BRILLIANT. RIVETING. DISTURBING.
Now, granted, every author has their own agenda when writing a book, whether it is fiction or non-fiction, because each of us is seated within the context of our own lives and culture. That should go without saying, but it seems to be a missing piece of modern dialogue ... so I say it upfront. Nevertheless, I found Isenberg's White Trash riveting.
Using class as the lens through which to view American history opens up an important perspective regarding the society we live in now. It's easy to say "oh, sure, we all know that the poor have been and are looked down upon" but this book brings the reality home in a more visceral and disturbing way. We need to see and FEEL the shadow side of our own history if we want to continue evolving our society for the betterment of all humans, all life.
Most of us were taught the pretty image of the first colonists in Virginia and Massachusetts, those seeking religious freedom or increased fortune. And, yes, they comprised a portion of the early population, although some statistics reveal them as less than fifty percent of settlers. The rest? They represented "England's opportunity to thin out its prisons and siphon off thousands; here was an outlet for the unwanted, a way to remove vagrants and beggars, to be rid of London's eyesore population." These were children as well as adults. The indentured masses were fodder, most of their offspring filled the same niche.
I'm an American mutt with a solid 350-years of ancestral footprints embedded in the soil of this continent. My roots go deep, the bones of thousands of my ancestors are buried here, their blood spilled across the land as they toiled, migrated, gave birth, fought, and died. Many of those ancestors are the ones that the elites and upper-classes would have referred to as white trash, rubbish, rednecks, hillbillies, and more. As time and settlement expanded, I would guess they were often like the individual who "though coarse and ragged in his dress and manners ... at times described as hospitable and generous, someone who invited weary travelers into his humble cabin. Yet his more favorable cast rarely lasted after the woods were cut down and settled towns and farms appeared. As civilization approached, the backwoodsman was expected to lay down roots, purchase land, and adjust his savage ways to polite society--or move on." Unfortunately, many of these woods-families couldn't afford to buy the few acres they had been living on, barely getting by.
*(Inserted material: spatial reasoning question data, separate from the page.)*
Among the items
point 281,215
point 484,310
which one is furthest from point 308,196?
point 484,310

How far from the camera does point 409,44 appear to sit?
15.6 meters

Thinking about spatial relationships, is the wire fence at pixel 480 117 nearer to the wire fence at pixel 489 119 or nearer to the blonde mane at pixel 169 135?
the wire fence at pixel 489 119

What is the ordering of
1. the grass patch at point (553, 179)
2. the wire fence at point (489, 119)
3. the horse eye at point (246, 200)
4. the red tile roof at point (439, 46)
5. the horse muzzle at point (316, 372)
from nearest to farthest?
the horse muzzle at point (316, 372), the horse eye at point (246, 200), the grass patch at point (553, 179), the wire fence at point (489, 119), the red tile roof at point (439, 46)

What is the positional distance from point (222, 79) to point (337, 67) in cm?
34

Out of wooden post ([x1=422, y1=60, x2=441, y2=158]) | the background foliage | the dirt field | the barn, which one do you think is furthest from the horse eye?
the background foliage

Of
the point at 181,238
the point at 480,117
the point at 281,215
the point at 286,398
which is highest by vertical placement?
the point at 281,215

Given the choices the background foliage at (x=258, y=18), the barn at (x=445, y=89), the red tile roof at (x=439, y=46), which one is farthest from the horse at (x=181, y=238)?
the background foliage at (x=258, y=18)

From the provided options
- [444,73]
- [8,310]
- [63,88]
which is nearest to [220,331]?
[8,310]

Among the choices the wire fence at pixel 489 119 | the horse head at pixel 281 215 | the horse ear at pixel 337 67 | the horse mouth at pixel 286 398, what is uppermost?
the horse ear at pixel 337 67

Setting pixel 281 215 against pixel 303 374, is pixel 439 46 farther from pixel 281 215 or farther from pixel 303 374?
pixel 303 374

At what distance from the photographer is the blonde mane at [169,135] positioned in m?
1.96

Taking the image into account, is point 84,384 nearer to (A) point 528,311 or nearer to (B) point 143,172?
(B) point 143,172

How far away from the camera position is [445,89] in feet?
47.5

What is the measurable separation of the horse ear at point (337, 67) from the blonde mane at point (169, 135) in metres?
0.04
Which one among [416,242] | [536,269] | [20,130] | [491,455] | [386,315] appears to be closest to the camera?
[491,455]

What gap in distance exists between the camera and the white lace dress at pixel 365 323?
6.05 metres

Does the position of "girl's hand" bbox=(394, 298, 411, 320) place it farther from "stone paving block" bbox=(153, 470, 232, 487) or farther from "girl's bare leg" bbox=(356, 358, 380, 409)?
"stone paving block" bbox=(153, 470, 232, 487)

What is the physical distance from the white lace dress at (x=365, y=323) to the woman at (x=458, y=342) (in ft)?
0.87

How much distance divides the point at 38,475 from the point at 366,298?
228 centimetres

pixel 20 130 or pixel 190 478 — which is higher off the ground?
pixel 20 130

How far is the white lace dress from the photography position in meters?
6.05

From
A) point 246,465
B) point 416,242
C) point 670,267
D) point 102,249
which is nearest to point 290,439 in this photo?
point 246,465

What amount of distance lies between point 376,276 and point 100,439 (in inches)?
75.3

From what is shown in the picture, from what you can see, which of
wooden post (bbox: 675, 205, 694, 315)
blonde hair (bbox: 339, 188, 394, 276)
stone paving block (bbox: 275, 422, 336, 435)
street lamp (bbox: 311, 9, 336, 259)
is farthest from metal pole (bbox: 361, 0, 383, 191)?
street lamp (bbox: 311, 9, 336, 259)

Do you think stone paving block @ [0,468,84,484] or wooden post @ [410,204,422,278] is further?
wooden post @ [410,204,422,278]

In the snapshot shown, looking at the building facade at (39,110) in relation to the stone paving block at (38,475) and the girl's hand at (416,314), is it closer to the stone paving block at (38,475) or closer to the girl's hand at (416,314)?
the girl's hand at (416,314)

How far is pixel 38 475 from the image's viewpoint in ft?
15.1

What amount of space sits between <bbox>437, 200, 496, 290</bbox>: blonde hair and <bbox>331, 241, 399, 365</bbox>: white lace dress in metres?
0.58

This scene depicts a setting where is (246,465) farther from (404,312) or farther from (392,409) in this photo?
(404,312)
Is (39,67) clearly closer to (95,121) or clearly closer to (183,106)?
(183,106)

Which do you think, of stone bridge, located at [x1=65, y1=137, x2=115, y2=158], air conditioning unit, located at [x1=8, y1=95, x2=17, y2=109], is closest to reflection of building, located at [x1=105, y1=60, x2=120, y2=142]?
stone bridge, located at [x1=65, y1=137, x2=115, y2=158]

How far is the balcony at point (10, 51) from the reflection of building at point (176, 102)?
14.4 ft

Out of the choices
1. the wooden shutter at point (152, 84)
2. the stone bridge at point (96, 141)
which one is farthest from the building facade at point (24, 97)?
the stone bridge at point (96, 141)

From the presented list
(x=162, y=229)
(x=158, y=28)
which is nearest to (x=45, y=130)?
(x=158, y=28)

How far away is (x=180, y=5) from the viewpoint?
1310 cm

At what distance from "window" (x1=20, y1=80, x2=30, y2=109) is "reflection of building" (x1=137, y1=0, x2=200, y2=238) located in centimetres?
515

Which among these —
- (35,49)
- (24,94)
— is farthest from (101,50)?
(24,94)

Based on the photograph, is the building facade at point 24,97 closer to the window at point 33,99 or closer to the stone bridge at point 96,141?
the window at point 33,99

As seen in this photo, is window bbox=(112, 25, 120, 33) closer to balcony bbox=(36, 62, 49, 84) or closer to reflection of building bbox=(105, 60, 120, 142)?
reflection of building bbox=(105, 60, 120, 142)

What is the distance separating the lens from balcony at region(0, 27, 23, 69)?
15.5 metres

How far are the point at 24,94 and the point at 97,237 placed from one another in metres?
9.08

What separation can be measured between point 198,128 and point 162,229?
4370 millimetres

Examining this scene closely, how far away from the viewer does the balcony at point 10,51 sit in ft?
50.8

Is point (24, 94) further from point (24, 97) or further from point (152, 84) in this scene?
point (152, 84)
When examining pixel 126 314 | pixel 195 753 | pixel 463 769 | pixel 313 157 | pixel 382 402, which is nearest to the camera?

I can imagine this is one of the reasons my ancestors came to Missouri when it was opened up to homesteading in the early 19th century -- it was their chance to own land, even if some of it was thick woods on rocky ground suitable only for subsistence farming.
For hundreds of years, if one didn't own land or property, you were inferior. As Isenberg sums it up: "The British colonial imprint was never really erased either. The 'yeoman' was a British class, reflecting the well-established English practice of equating moral worth to cultivation of the soil." How is that reflected in our so-called modern society?
This book provides a wealth of insight about the American class system that has been present from the beginning and still exists, whether we want to see it or not. Surely we can do better.